Can I Give My Cat Corn?
Though Americans are not renowned for their vegetable consumption, there is one vegetable that we seem to have no trouble at all getting into our diets: corn. Whether you like it popped, on the cob and slathered in butter, or mixed into soups, bean salads, and burritos, or even straight out of the can with a spoon, corn probably makes its way into your kitchen at least once a week. Because these little golden morsels are around so often, our precious pets have plenty of chances to gobble them up off the kitchen floor. Some pet owners may turn a blind eye, but those who are aware of the potentially deadly effects of some of our favorite foods may be anxious any time their pet gets ahold of ‘people food’ by accident.
So how comfortable should we be with giving corn to our feline friends? Isn’t this ingredient found in cat food anyway? Can cats have corn?
Yes, cats can eat corn—this vegetable is completely nontoxic to both cats and dogs, so, even in the event that your cat manages to gobble up half a can of corn, they will be unlikely to suffer from any lasting effects. Some pet owners in the ‘meat only’ pet food crowd claim that feeding your cat corn is tantamount to animal abuse, but in reality, the occasional taste of this starchy vegetable is unlikely to do any harm. If you drop a few kernels on the floor while cooking, there is no need to confiscate them from your kitty.
Health Benefits of Feeding Your Cat Corn
Corn contains small amounts of fiber and antioxidants that may, in theory, aid in digestive and immune health. Even this is questionable— cats do not chew their food, and because they can’t properly digest starchy carbohydrates, they are unlikely to be able to absorb the antioxidants efficiently. There are better antioxidant sources for cats.
It is important to note, however, that corn is not an ideal food for felines. Though it is not toxic, corn is lacking in most of the nutrients that felines need to thrive. To keep your cat fit and healthy, corn should play a minimal role in their diet. Do not feed large quantities of food to them regularly, and search for brands of cat food that have corn towards the end of their ingredients lists.
Most cats eat small to moderate amounts of corn quite frequently—this golden grain is a very common source of cheap calories in low-end brands of pet food. Corn does provide quite a bit of energy compared to many plant sources, so, if your cat is extremely underweight, it may be an efficient, affordable way to boost their caloric intake.

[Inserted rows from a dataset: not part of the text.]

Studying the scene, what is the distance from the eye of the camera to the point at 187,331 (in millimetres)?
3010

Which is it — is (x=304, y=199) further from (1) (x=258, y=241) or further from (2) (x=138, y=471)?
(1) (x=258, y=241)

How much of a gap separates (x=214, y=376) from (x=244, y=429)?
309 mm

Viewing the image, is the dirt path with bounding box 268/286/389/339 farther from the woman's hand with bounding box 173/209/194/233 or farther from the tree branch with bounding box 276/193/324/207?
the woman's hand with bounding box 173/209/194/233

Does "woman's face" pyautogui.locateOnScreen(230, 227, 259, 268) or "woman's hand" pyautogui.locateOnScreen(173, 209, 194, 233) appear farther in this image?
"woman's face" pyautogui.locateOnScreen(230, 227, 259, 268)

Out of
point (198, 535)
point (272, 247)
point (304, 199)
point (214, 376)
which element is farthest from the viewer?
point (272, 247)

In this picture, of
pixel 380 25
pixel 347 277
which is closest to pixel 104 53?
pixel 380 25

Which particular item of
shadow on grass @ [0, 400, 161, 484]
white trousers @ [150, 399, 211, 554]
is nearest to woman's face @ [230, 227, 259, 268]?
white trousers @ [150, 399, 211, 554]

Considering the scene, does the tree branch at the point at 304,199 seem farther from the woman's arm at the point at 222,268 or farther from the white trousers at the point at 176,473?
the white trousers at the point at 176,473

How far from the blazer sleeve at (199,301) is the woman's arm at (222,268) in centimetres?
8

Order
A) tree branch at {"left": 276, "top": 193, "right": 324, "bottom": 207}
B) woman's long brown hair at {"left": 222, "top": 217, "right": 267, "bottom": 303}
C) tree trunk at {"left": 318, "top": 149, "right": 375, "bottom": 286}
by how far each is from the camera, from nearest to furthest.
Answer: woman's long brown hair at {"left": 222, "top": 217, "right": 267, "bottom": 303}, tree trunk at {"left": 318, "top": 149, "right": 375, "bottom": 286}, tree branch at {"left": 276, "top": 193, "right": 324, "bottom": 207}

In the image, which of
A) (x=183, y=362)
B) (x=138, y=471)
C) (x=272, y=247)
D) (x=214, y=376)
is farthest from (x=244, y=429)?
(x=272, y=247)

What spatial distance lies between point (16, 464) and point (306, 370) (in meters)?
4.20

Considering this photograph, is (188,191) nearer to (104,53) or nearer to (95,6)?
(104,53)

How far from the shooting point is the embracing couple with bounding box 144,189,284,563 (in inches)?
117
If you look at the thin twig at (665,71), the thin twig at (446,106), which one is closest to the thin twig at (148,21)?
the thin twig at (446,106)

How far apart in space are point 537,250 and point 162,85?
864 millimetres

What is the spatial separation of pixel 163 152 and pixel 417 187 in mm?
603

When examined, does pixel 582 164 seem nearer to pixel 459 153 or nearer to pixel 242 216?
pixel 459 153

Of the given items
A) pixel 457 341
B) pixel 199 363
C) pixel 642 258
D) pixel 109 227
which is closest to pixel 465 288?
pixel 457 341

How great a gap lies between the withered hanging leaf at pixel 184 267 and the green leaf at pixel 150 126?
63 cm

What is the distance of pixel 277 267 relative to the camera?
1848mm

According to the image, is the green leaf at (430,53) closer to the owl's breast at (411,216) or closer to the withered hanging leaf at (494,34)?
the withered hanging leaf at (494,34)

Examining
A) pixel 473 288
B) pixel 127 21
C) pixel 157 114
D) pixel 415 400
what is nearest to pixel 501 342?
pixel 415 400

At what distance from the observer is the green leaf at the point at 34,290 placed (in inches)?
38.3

Unfortunately, corn is also rather high in carbohydrates, which makes it a poor calorie source for most healthy cats. Though we like to think of our housecats as tame and well-mannered, they are descended from a long line of predators. Just like bobcats and other wild felines, housecats are set up to be obligate carnivores who live almost exclusively on the flesh of prey animals. Cats’ bodies evolved in such a way that they are perfectly calibrated to pull nutrition from high-protein, low-carbohydrate meat sources. Corn is almost entirely carbohydrates, and what little protein corn does contain does not have the proper ratio of amino acids to meet feline dietary requirements.
Cats who eat large amounts of starchy vegetables like corn over the long term are likely to suffer from nutritional deficiencies. These plant foods do not have many of the vitamins, minerals, and amino acids necessary for feline health. Corn may not be poisonous to pets, but it is little more than empty calories. If your cat does not wind up deficient in something, they very well may end up overweight or obese. Fat cats are much more likely to struggle with diseases like heart disease, diabetes, kidney disease, osteoarthritis, and even cancer.
Things to Consider
We may love fresh corn, but we should not share it with our furry friends on a regular basis. This tasty little grain is high in calories and carbohydrates, yet lacking in the nutrients that cats really need to thrive. If your cat has a soft spot for corn, feel free to share small amounts with them as a treat, but do not let it become a dietary staple.